• _WHAT YOU SHOULD DO_: Find the line that contains "What precise distance". Repeat that line and all lines following it, exactly, through the end of the listing below.
────────────────
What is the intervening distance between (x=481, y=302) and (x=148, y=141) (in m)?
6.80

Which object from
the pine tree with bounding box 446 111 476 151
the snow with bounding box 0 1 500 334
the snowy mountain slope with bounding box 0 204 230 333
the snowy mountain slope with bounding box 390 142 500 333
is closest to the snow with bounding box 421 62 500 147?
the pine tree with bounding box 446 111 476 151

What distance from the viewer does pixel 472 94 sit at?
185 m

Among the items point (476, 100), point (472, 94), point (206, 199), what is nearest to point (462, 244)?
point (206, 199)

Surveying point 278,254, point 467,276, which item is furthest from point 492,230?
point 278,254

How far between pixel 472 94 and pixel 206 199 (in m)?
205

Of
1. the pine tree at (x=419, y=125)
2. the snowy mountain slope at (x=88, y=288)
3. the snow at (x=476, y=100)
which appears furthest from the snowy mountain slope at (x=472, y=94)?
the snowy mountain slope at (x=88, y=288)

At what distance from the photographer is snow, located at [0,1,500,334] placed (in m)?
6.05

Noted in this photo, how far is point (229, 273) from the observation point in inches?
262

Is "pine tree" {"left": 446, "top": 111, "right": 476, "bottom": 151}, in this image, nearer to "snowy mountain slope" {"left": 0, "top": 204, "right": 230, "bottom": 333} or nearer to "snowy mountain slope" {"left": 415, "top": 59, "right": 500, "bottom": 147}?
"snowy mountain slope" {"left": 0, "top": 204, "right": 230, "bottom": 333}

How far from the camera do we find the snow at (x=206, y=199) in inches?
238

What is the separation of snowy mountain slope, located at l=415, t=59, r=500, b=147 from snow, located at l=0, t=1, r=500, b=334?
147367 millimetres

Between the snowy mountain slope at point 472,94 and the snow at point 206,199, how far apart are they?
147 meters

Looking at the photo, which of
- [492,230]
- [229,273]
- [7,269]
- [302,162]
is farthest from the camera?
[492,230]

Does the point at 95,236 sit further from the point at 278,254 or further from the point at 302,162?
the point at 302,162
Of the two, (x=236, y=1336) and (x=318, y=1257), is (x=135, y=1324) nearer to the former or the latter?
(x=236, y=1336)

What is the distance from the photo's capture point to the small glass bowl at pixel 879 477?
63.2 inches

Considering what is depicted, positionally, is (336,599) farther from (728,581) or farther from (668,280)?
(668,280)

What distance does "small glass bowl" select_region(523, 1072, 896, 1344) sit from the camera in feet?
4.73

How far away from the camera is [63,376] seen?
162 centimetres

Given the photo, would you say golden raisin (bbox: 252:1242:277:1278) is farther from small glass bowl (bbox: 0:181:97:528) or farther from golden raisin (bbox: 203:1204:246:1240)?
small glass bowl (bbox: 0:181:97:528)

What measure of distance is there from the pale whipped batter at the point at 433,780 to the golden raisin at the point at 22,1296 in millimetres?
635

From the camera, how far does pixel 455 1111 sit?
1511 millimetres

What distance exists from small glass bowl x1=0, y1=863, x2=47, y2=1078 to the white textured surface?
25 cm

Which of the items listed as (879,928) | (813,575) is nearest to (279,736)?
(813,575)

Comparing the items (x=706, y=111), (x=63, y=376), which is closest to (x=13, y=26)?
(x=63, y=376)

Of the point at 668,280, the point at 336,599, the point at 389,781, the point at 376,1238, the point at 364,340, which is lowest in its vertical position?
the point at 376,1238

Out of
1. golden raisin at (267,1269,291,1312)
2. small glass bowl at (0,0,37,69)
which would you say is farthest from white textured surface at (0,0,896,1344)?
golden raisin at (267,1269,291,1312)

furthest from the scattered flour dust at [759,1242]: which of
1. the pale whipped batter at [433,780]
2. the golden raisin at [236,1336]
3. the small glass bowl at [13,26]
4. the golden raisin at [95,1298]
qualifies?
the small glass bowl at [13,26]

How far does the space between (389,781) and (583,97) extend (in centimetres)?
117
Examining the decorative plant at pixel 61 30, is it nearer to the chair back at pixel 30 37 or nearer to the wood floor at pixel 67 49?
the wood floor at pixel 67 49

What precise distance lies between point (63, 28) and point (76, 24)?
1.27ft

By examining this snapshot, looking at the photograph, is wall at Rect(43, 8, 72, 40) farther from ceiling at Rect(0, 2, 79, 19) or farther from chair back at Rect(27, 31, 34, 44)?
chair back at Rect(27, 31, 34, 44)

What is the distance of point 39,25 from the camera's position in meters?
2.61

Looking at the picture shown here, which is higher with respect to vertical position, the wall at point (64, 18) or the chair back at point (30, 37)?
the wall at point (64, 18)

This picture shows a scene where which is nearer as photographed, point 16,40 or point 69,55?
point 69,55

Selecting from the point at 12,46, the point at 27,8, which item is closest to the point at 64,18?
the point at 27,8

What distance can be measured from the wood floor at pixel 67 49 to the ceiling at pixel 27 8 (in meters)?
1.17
────────────────
• _FINISHED TASK_:
What precise distance lies between point (63, 28) and point (76, 24)?
1.27ft

By examining this snapshot, looking at the photograph, is wall at Rect(43, 8, 72, 40) farther from ceiling at Rect(0, 2, 79, 19) or farther from chair back at Rect(27, 31, 34, 44)?
chair back at Rect(27, 31, 34, 44)

What is the distance of point 39,25 from the camera's position in meters?
2.61

Looking at the picture shown here, which is higher with respect to vertical position, the wall at point (64, 18) or the chair back at point (30, 37)?
the wall at point (64, 18)

This picture shows a scene where which is nearer as photographed, point 16,40 or point 69,55?
point 69,55

Selecting from the point at 12,46, the point at 27,8, which item is closest to the point at 64,18?
the point at 27,8

What distance can be measured from the wood floor at pixel 67 49 to the ceiling at pixel 27 8 (in meters)?
1.17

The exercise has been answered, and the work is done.